### READING TEXT

I'm trying to do a leave-one-out cross-validation on a relatively small dataset (n = 22, p = 17) on a linear regression made from the LARS algorithm. Essentially I need to create n matrices of standardized data (each column consists of entries centered by the mean and standardized by the SD of the column).
I've never used lists before, but would be open to making lists as long as columns of the different matrices can be manipulated/standardized.
Here's what I tried in R:
for (i in 1:n)
{
x.standardized.i <- matrix(data = NA, nrow = (n-1), ncol = p) #creates n matrices, all n-1 x p
for (j in 1:p)
{
x.standardized.i[,j] <- ((x[-i,j]-mean(x[-i,j]))/sd(x[-i,j])) #and standardizes the p variables with the ith row missing in each n matrix (i increments from 1 to n)
}
}
I'm not sure if I can share the data, since it's related to grades from a class, but when I run the code it goes through the loop and stops by assigning a standardized matrix with the last row missing as x.standardized.i.

### LIST OF TASKS
a. In the cross-validation question above, list each argument passed by name to matrix() and the value it is given.
b. Please say whether each statement agrees with the cross-validation question, answering yes or no and quoting the words that decide it. (i) The dataset has 22 observations. (ii) The writer has worked with lists many times before. (iii) The writer is certain the data can be shared.
c. Write a continuation of the cross-validation question, starting after its last sentence.

### SOURCE DATA
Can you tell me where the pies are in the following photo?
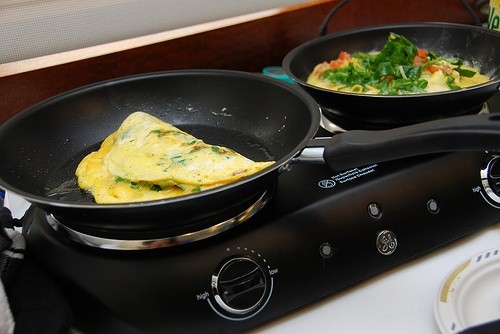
[75,111,278,205]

### FINAL RESULTS
a.
- data: NA
- nrow: (n-1)
- ncol: p

b.
(i) Yes: "n = 22"
(ii) No: "I've never used lists before"
(iii) No: "I'm not sure if I can share the data"

c.
You can do this quite simply with sapply and scale:
# Create dummy data
m <- matrix(runif(200), ncol=10)
# Leave each row out in turn, and scale each column
A <- sapply(seq_len(nrow(m)), function(i) scale(m[-i, ]), simplify='array')
By default, scale centres each column on its mean, and divides by its sd.
For the example above, you'll end up with an array with 19 rows, 10 columns and 20 slices.
To access particular slices (i.e. cross-validation training folds), you can subset like this:
A[,, 1] # all rows, all cols, first slice
A[,, 10] # all rows, all cols, tenth slice
To confirm that columns are centred on their mean and standardised by one sd:
apply(A, c(2, 3), mean)
apply(A, c(2, 3), sd)